En 222 matchs dans la LNH, tous avec les Coyotes, Domi a inscrit 36 buts et récolté 135 points.

Galchenyuk en est à 108 filets en 418 matches, dont des saisons consécutives de 20 et 30 buts, à compter de 2014-15. La saison dernière, il a inscrit 19 buts et 51 points, en 82 matches.

Hockey

Gabriel Verpaelst soulève la Coupe Kelly

Le Sherbrookois Gabriel Verpaelst a vécu son moment de gloire la semaine dernière en soulevant la Coupe Kelly, l’ultime trophée de la Ligue de hockey de la côte Est. Les Eagles du Colorado ont eu raison des Everblades de la Floride en grande finale et le hockeyeur de 24 ans a eu son mot à dire en marquant le but gagnant lors du septième et dernier match de la série.

« C’est la plus belle saison de ma vie. J’ai perdu deux fois en finale avec le Drakkar de Baie-Comeau durant mon stage junior. On a bien failli l’échapper à deux reprises cette fois. On a gagné de peine et de misère en demi-finale et la série a été poussée jusqu’à sa limite en finale », souligne Gabriel Verpaelst.

Golf

Marc-Étienne Bussières grand champion

Le professionnel du Club de golf Longchamp, Marc-Étienne Bussières, a remporté vendredi le Tournoi des Maîtres Valeurs Mobilières Desjardins-Équipe René Gagnon. Il a terminé le parcours du club de golf Bic avec un pointage global de 133, une performance de 11 coups sur la normale.

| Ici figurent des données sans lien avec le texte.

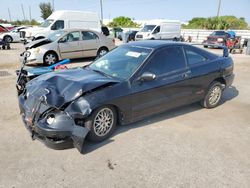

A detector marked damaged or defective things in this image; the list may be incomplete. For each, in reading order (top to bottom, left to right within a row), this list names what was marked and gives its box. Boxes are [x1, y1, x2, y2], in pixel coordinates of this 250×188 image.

damaged front end [17, 67, 119, 153]
crumpled hood [25, 68, 119, 108]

La météo n’était pourtant pas du côté des joueurs : c’est à travers la pluie, le vent et le froid que Bussières a enregistré une ronde finale de 65. Jouant au sein du dernier trio à prendre le départ, en compagnie de Pierre-Alexandre Bédard et Dave Lévesque, le golfeur a disputé un parcours parfait avec sept oiselets. Pour les deux rondes du tournoi, il n’a commis qu’un seul boguey en premier parcours.

Culturisme

Monsieur Québec est sherbrookois

Après des milliers d’heures d’entraînement physique, Frederick Charland a encaissé sa paie : le titre de Monsieur Québec remporté lors du Championnat provincial de culturisme, présenté à Laval le 9 juin dernier.

Depuis l’âge de 20 ans, le Sherbrookois visite le gym chaque jour. Son but : sculpter son corps au maximum et pousser l’entraînement à l’extrême.